Caption-style text data
*** Begin section ***
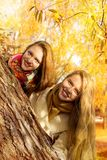 Deux filles marchent en parc d'automne Photographie stock libre de droits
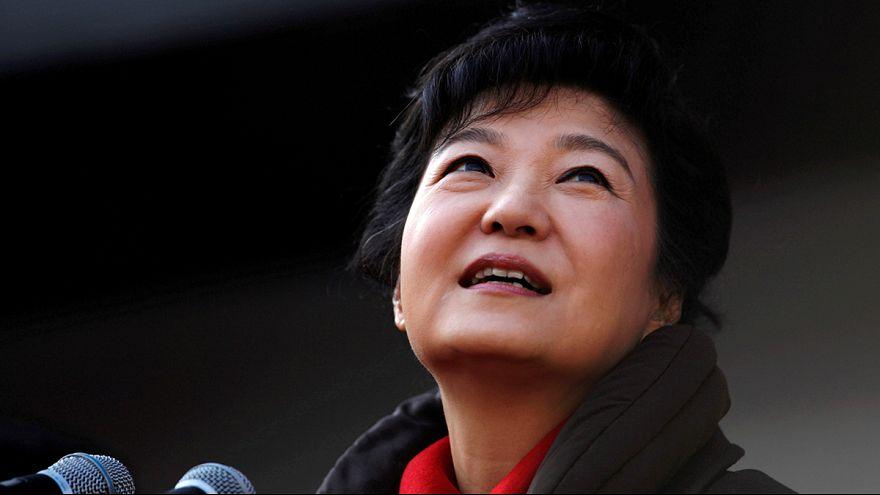 Kattanhat a bilincs a leváltott dél-koreai államfő kezén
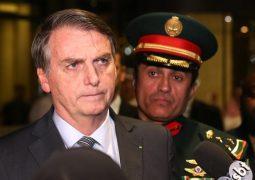 Bolsonaro abandona entrevista ao ser perguntado sobre vídeo de leão e hienas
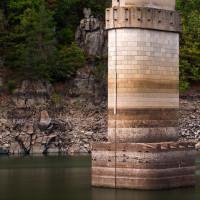 Mohutná patka pilíře se vynořila z vody, no kdo to kdy viděl?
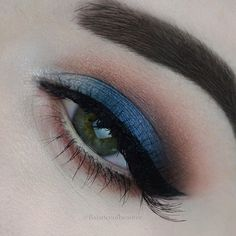 Close up from tonights look || warm navy smokey eye @makeuprevolution Fortune favours the brave palette using shades : Transformer || Midnight Rainbow || New World and Caffeine Fix Along with the @makeuprevolution New-trals vs Neutrals palette shades : Tone and Trend for the crease and lower lash line Wing @makeuprevolution double flick liquid Lashes @redcherrylashes #217 ✨
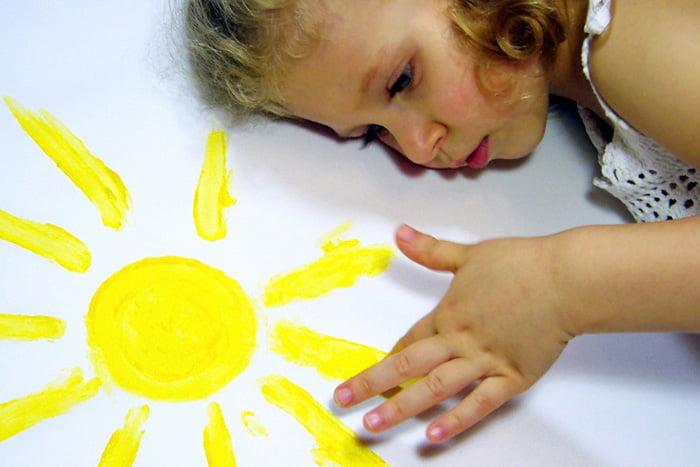 Девочка рисует солнце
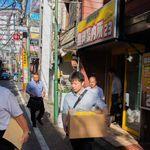 長崎の無料案内所で魚介類の切り身200キロみつかる。暴力団が営利目的で密漁し保存か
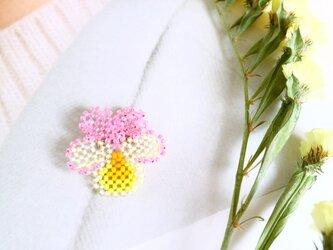 1輪売りパンジーのブローチ(C)*ピンク・イエロー系の画像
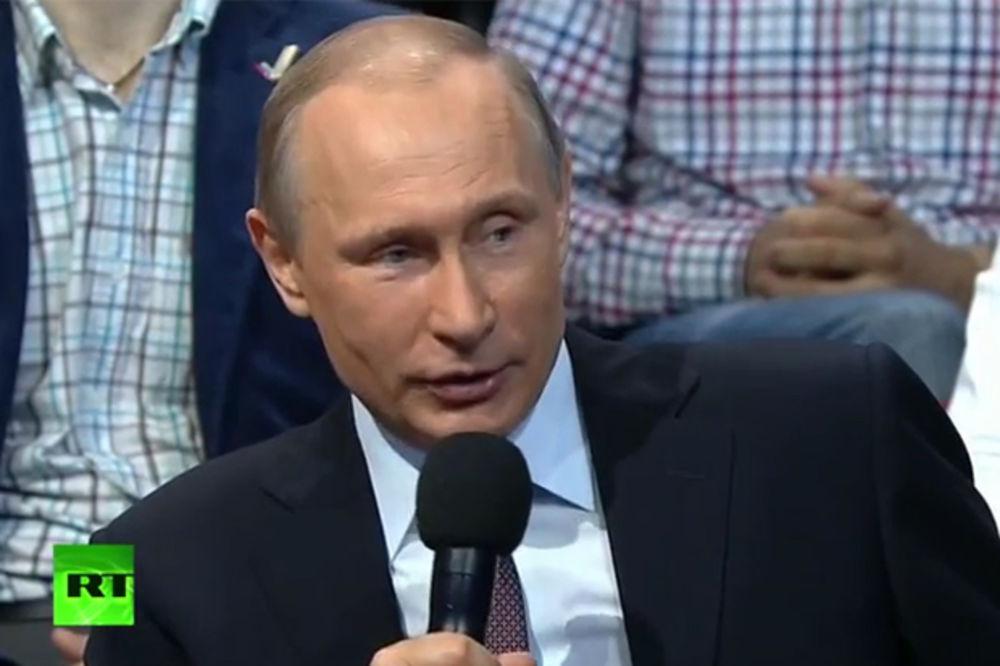 (VIDEO) PUTIN: Rusija je lako mogla raspadne po jugoslovenskom scenariju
*** End section ***
### EXERCISE AIM
The reply must hold every line above exactly as written and none of the pictures.

### SOLUTION TO THIS EXERCISE
 Deux filles marchent en parc d'automne Photographie stock libre de droits
 Kattanhat a bilincs a leváltott dél-koreai államfő kezén
 Bolsonaro abandona entrevista ao ser perguntado sobre vídeo de leão e hienas
 Mohutná patka pilíře se vynořila z vody, no kdo to kdy viděl?
 Close up from tonights look || warm navy smokey eye @makeuprevolution Fortune favours the brave palette using shades : Transformer || Midnight Rainbow || New World and Caffeine Fix Along with the @makeuprevolution New-trals vs Neutrals palette shades : Tone and Trend for the crease and lower lash line Wing @makeuprevolution double flick liquid Lashes @redcherrylashes #217 ✨
 Девочка рисует солнце
 長崎の無料案内所で魚介類の切り身200キロみつかる。暴力団が営利目的で密漁し保存か
 1輪売りパンジーのブローチ(C)*ピンク・イエロー系の画像
 (VIDEO) PUTIN: Rusija je lako mogla raspadne po jugoslovenskom scenariju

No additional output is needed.